En bref
Le front est la zone la plus commentée de la morphopsychologie, et la plus mal lue. On lui attribue volontiers l’intelligence, ce que Corman n’a jamais écrit et que sa méthode ne permet pas de soutenir. Ce que le front situe, dans sa grille, c’est la place que la réflexion occupe dans le fonctionnement d’une personne. Pas sa capacité à réfléchir.
Où commence et où finit le front
La zone va de l’implantation des cheveux à la ligne des sourcils.
Cette borne haute pose un problème pratique que les vulgarisations ignorent. L’implantation recule avec l’âge chez beaucoup d’hommes, et une calvitie naissante donne l’illusion d’un front qui s’agrandit. Le repère utilisable est donc l’implantation d’origine, visible sur une photo ancienne ou déduite de la ligne des tempes, et non la limite du moment.
On regarde donc quatre choses.
- La hauteur. La distance entre les sourcils et l’implantation, rapportée à la hauteur totale du visage. Un tiers environ correspond à l’équilibre décrit par Corman.
- La largeur. L’écartement des tempes, qui se lit mieux de face en comparant la largeur aux tempes à celle aux pommettes.
- Le dégagement. Le front est-il plein et lisse, ou marqué de creux latéraux au niveau des tempes ?
- L’inclinaison, visible de profil seulement. Un front vertical, un front bombé, un front fuyant vers l’arrière.

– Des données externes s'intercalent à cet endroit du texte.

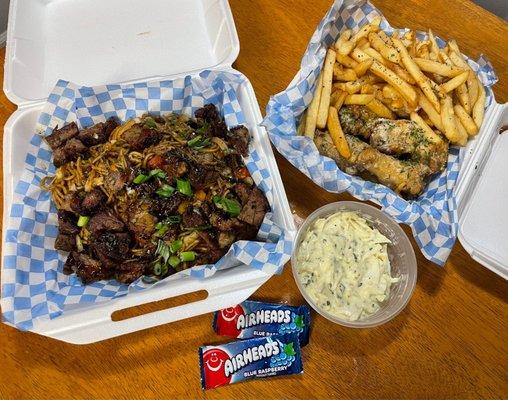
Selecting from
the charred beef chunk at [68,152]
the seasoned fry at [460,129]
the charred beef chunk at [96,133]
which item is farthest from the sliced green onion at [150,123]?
the seasoned fry at [460,129]

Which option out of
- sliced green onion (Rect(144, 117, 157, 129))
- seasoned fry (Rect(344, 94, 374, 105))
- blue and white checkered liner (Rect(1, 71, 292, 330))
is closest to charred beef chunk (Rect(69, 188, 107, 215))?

Ce que chaque variation module
Un front haut et large, aux tempes dégagées, correspond dans la grille de Corman à un étage cérébral dilaté : un fonctionnement où la représentation précède l’action. Le praticien y lit un besoin de comprendre le cadre avant de s’engager, ce qui se traduit souvent, vu de l’extérieur, par une lenteur apparente au démarrage.
Un front étroit, aux tempes resserrées, relève de la rétraction. Corman n’y voit aucune infériorité, il insiste là-dessus, mais une concentration : l’attention se porte sur moins de choses à la fois, et l’engagement dans l’action est plus direct.
Un front bas par rapport aux deux autres étages déplace le poids du visage vers le bas. Dans la lecture morphopsychologique, l’action et l’instinct prennent alors le pas sur la délibération.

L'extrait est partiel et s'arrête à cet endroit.